LOW interest rates have given many savings and loan associations a new lease on life. Analysts say the industry must make wise use of the windfall.
"The current favorable interest-rate climate is only temporary; therefore, it is important that the industry act now to position itself for long-term profitability," Con Rusling, president of Sheshunoff Information Services Inc., said recently in releasing an assessment of the nation's thrift industry.
The industry, which specializes in making home-mortgage loans, has dwindled from 3,200 institutions in 1987 to 2,100 today. It is not clear how much further this shrinkage will go.
The answer to that question has significant implications for American taxpayers, who have already shelled out an estimated $84 billion to bail out 22 million depositors in 650 failed institutions.
While some observers say the end of the bailout is in sight, others say there is a long way yet to go.
Falling short-term interest rates have created a wider spread between the rates thrifts pay depositors and the rates they receive from borrowers, boosting S&L profits.
Citing these attractive interest-rate "spreads," the Congressional Budget Office earlier this month lowered its estimate of the total cost of the savings and loan bailout to $135 billion over the 1989-98 period, about $20 billion less than its previous estimate. The numbers do not include payment of interest.
But Dan Brumbaugh, an economist and author of a new book, "The Future of American Banking," predicts that hundreds more thrifts will fail. He says federal regulators have been consistently "denying and understating the size of the problem."
When the interest-rate spreads narrow, he says, many thrifts that had reaped narrow profits in this unusually favorable interest-rate climate will go under, and the taxpayer rescue of depositors will continue.
To William Ferguson, president of Ferguson & Co., which monitors the bank and thrift industries, such concerns are overblown.

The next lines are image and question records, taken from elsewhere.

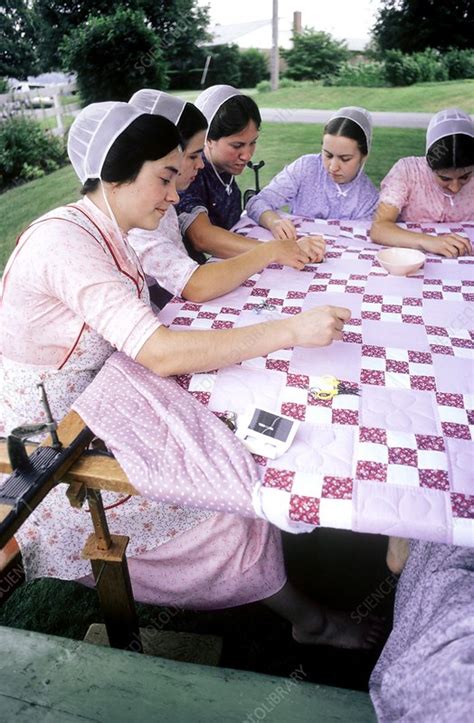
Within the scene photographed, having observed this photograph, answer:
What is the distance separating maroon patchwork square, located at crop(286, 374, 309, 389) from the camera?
1.47m

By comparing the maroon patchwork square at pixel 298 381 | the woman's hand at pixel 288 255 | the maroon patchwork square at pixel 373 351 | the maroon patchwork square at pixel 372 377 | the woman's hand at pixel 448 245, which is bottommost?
the maroon patchwork square at pixel 372 377

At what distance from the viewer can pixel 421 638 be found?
114 cm

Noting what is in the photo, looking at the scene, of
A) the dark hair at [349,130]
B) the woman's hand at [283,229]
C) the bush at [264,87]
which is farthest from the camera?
the bush at [264,87]

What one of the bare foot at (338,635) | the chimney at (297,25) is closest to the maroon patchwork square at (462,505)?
the bare foot at (338,635)

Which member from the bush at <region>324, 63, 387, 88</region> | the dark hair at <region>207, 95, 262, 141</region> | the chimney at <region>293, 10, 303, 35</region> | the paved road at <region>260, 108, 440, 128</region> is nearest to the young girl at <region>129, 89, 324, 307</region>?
the dark hair at <region>207, 95, 262, 141</region>

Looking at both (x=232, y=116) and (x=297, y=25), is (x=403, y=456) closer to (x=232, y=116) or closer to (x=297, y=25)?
(x=232, y=116)

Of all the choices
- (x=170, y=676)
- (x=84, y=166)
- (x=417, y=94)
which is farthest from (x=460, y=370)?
(x=417, y=94)

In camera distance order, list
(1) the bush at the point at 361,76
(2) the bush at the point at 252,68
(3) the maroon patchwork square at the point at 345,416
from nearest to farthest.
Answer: (3) the maroon patchwork square at the point at 345,416 → (1) the bush at the point at 361,76 → (2) the bush at the point at 252,68

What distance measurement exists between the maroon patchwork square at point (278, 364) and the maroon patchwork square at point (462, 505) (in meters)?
0.60

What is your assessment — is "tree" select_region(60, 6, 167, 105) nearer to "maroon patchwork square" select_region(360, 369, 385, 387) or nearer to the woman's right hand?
the woman's right hand

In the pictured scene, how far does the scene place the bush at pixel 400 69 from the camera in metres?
12.1

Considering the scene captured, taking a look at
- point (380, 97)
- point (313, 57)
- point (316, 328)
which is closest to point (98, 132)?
point (316, 328)

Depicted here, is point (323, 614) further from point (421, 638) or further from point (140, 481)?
point (140, 481)

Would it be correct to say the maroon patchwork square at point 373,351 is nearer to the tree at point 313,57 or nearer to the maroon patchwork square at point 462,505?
the maroon patchwork square at point 462,505
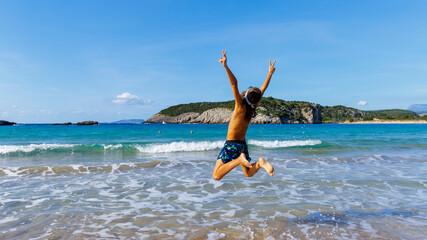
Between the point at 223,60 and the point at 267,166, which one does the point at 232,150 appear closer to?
the point at 267,166

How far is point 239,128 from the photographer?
5617 mm

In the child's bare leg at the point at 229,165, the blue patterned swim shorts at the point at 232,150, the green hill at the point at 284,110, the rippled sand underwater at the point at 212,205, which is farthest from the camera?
the green hill at the point at 284,110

"Sure, there are some more failures to go," Mr. Ferguson acknowledges. But he says the industry has been building up its capital base, which can act as a cushion against loan losses.
In the early 1980s, savings and loans were hit hard by rising interest rates, which forced them to boost payments to depositors while income from their fixed-rate mortgage loans held steady.
Ferguson says the risk to thrifts today is much lower than in the early 1980s. Since 1982, adjustable-rate mortgages, which change with prevailing interest rates, have become increasingly common. So has "securitization," by which loans are sold to a third party that packages them as an investment security; the investors bear the interest-rate risk.
Also, economists do not expect the Federal Reserve to push interest rates higher in the near term, given the slow economy and lack of inflationary pressures. This helps thrifts keep their interest payments to depositors down.
A recent fall in long-term interest rates, however, may squeeze spreads at the top end as the yield on home loans drops, says Thomas O'Donnell, a mortgage finance analyst with Prudential Securities Inc.
Mr. O'Donnell foresees the industry shakeout continuing, with mergers and failures bringing the industry down to 1,400 or 1,500 institutions in five years.
Despite the industry's challenges, he says "this can be a good business," provided that thrifts focus on high asset quality (making loans that won't go bad), maintaining a strong capital base, and keeping costs down.
"Thrifts that never strayed [from these fundamentals] ... in the 1980s are, generally speaking, in the best shape today," O'Donnell says.
In New England and California, for example, where many institutions have faced large losses from a slumping real estate market, thrifts like Golden West and Boston Bancorp, the holding company for South Boston Savings Bank, have succeeded in keeping asset quality high.
For other thrifts, the real estate downturn has been less forgiving. In July the federal government seized HomeFed Bank of San Diego - the largest thrift to be closed to date.